# Dad here looking for a body butter recipe!



## Beach head (Jul 23, 2009)

Hi ladies I'm looking for a body butter recipe.


----------



## Deda (Jul 23, 2009)

I have a great recipe, but it took me a couple years, several hundred dollars and many tries to get it just right.  

What have you tried so far?


----------



## Beach head (Jul 23, 2009)

Hi Deda,

I haven’t tried any yet.   I would love to find something like the Tree Hut Brazilian Nut Body Butter! 
http://www.treehutshea.com/TH_7ozBrazil ... Butter.php


Here's what I'm thinking about trying. Let me know what you think.

Ingredients:
  2 ozs cocoa butter (weighed)
  2 ozs natural shea butter
          (weighed)
  2 ozs mango butter (weighed)
  1 teaspoon wheat germ oil
  3 teaspoons apricot kernel oil
  1 teaspoon beeswax pearls
  Mango fragrance oil (or any
        fragrance oil)
  1/4 teaspoon Vit E. (optional, as
           a preservative)


----------



## Deda (Jul 23, 2009)

how did it feel when you tested it?


----------



## Deda (Jul 23, 2009)

I don't care much for beeswax in a body butter.

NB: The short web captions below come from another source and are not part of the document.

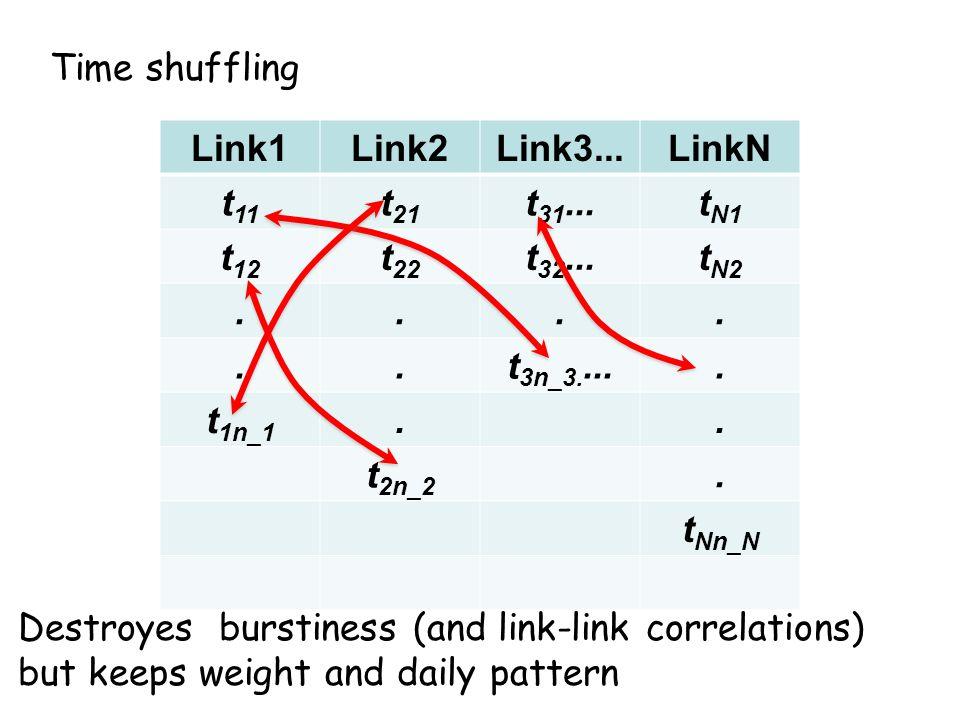 Time shuffling Link1Link2Link3...LinkN t 11 t 21 t 31...t N1 t 12 t 22 t 32...t N2......t 3n_3.....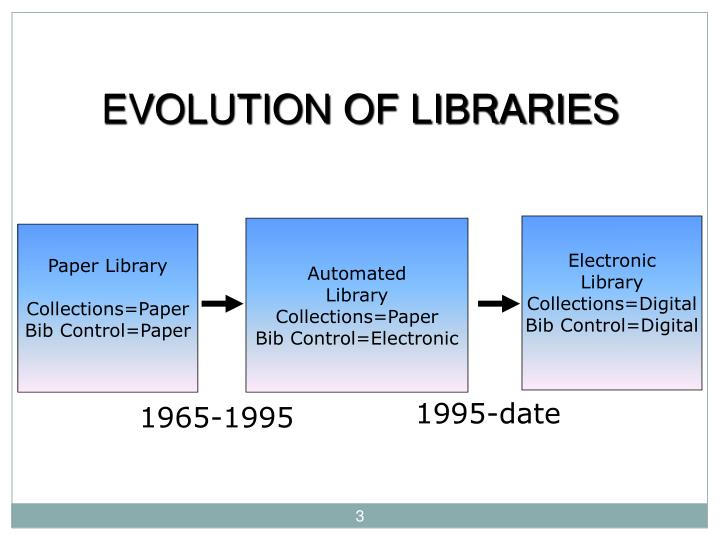 EVOLUTION OF LIBRARIES
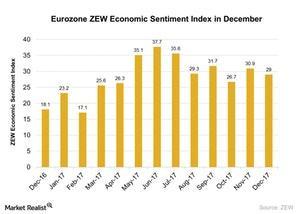 uploads///Eurozone ZEW Economic Sentiment Index in December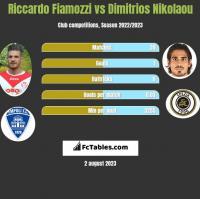 Riccardo Fiamozzi vs Dimitrios Nikolaou h2h player stats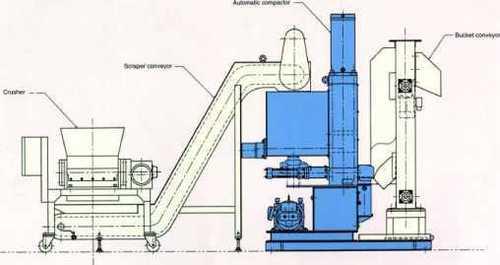 Chip Compactor Machine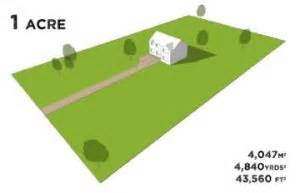 How To Put Square Footage And With And Length In Autodesk Want To Know How Big An Acre Is Landforsalestore
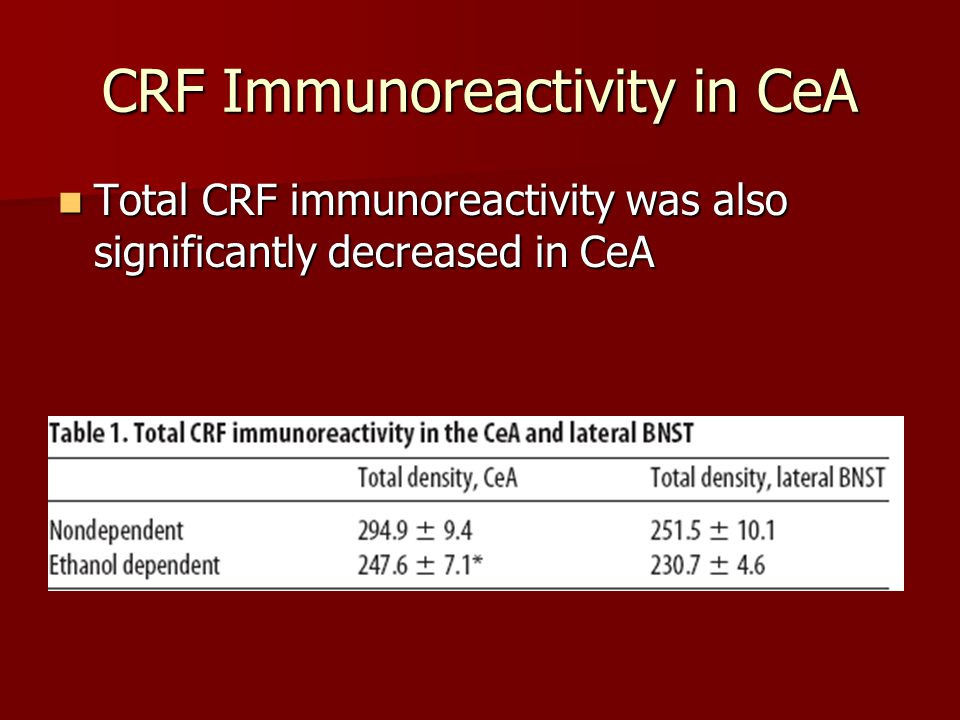 CRF Immunoreactivity in CeA Total CRF immunoreactivity was also significantly decreased in CeA Total CRF immunoreactivity was also significantly decreased in CeA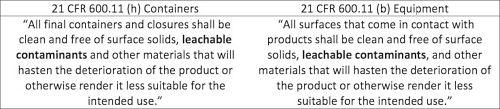 可提取物/可浸出物的联邦法规(CFR)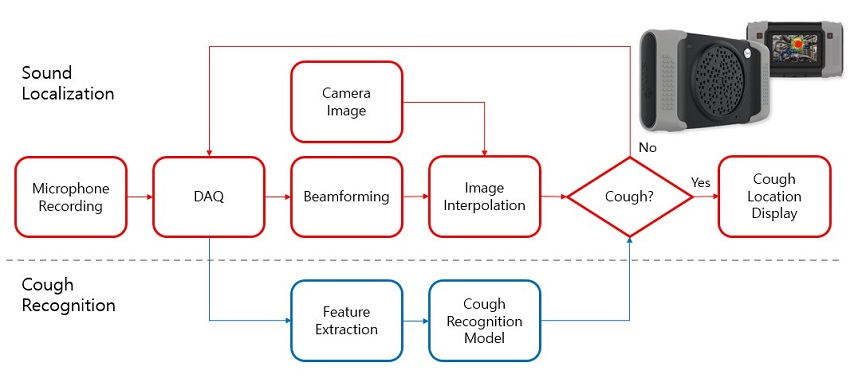 Figure 3. Cough detection camera and its signal processing block diagram.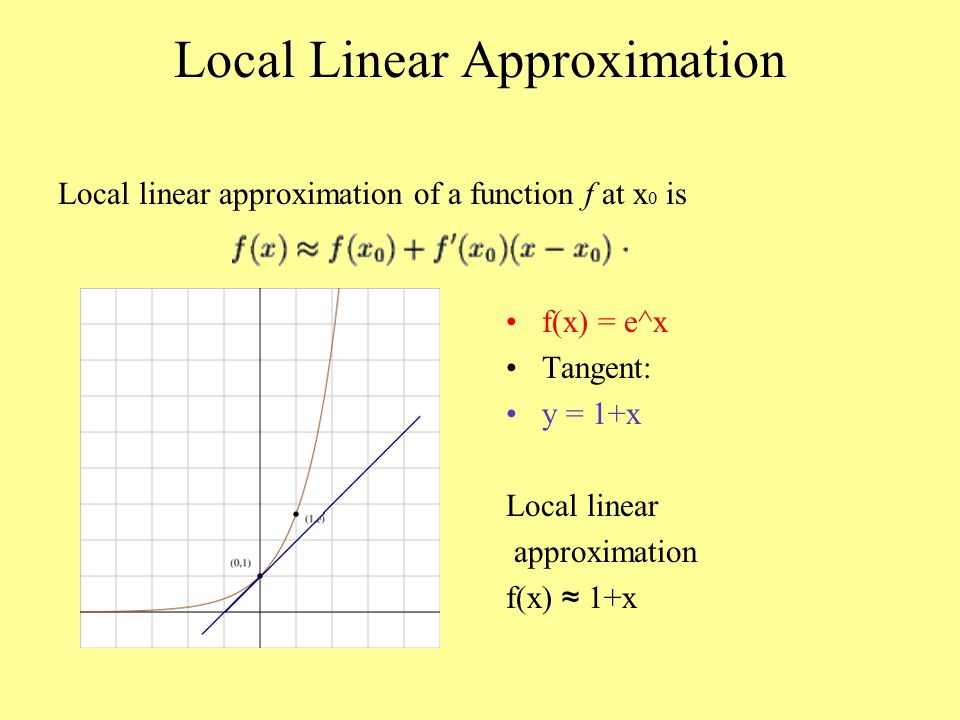 Local Linear Approximation Local linear approximation of a function f at x 0 is f(x) = e^x Tangent: y = 1+x Local linear approximation f(x) ≈ 1+x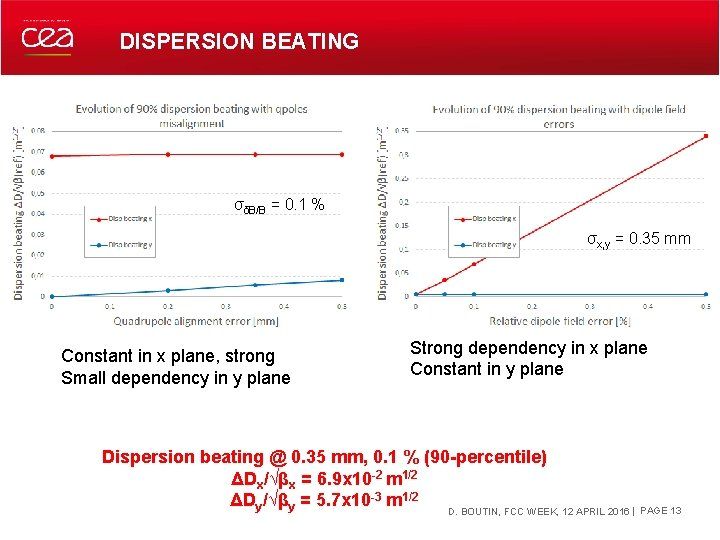 DISPERSION BEATING σδB/B = 0. 1 % σx, y = 0. 35 mm Constant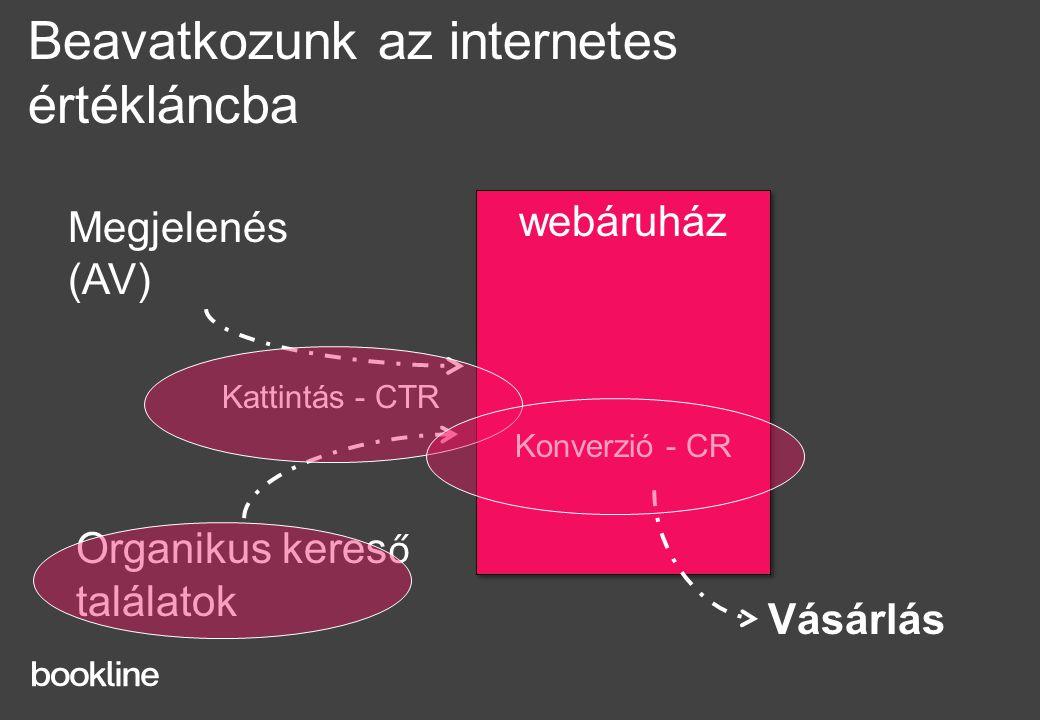 Megjelenés (AV) Vásárlás webáruház Konverzió - CR webáruház Konverzió - CR Beavatkozunk az internetes értékláncba Kattintás - CTR Organikus keres ő találatok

If I make something where I'm adding a lot of liquid oil or aloe juice  cetearyl alcohol works, so does stearic acid.

With the recipe you posted I don't see the need for any thickener.  But that's just my opinion.  Everyone has a little different idea of how a body butter should feel.


----------



## Beach head (Jul 23, 2009)

I haven’t made any yet. I was going to try next week after I get back from Panama Florida! What can you tell from the ingredients. I got  the recipe from pvsoap.com


----------



## Deda (Jul 23, 2009)

I couldn't begin to give an opinion having never used Mango Butter (highly allergic to mangos, and not taking a chance).

Is it a soft squishy butter like shea, or is it hard and brittle like cocoa?


----------



## Beach head (Jul 23, 2009)

Im pretty sure it’s hard like cocoa. I will be ordering all of the supplies sometime next week and I can let you know then. What would it take to get your recipe? Maybe I could talk you into a trade for some of my soaps or soy candles


----------



## Deda (Jul 23, 2009)

$10,000.  I'll PM you with my Paypal address.


----------



## Beach head (Jul 23, 2009)

*lol It was worth a try.....  *


----------



## Deda (Jul 23, 2009)




----------



## LJA (Jul 23, 2009)

Christophers Bay said:
			
		

> Im pretty sure it’s hard like cocoa. I will be ordering all of the supplies sometime next week and I can let you know then. What would it take to get your recipe? Maybe I could talk you into a trade for some of my soaps or soy candles



mango is more along the lines of shea in consistancy, I'd say...it's squishable..


----------



## Beach head (Jul 23, 2009)

Thanks LJA!!!!!


----------



## Tabitha (Jul 23, 2009)

That recipe looks too firm to me. Everyone is diff. Body butters range anywhere from solid to a soft lotion texture. That looks like iti would be fairly solid to me.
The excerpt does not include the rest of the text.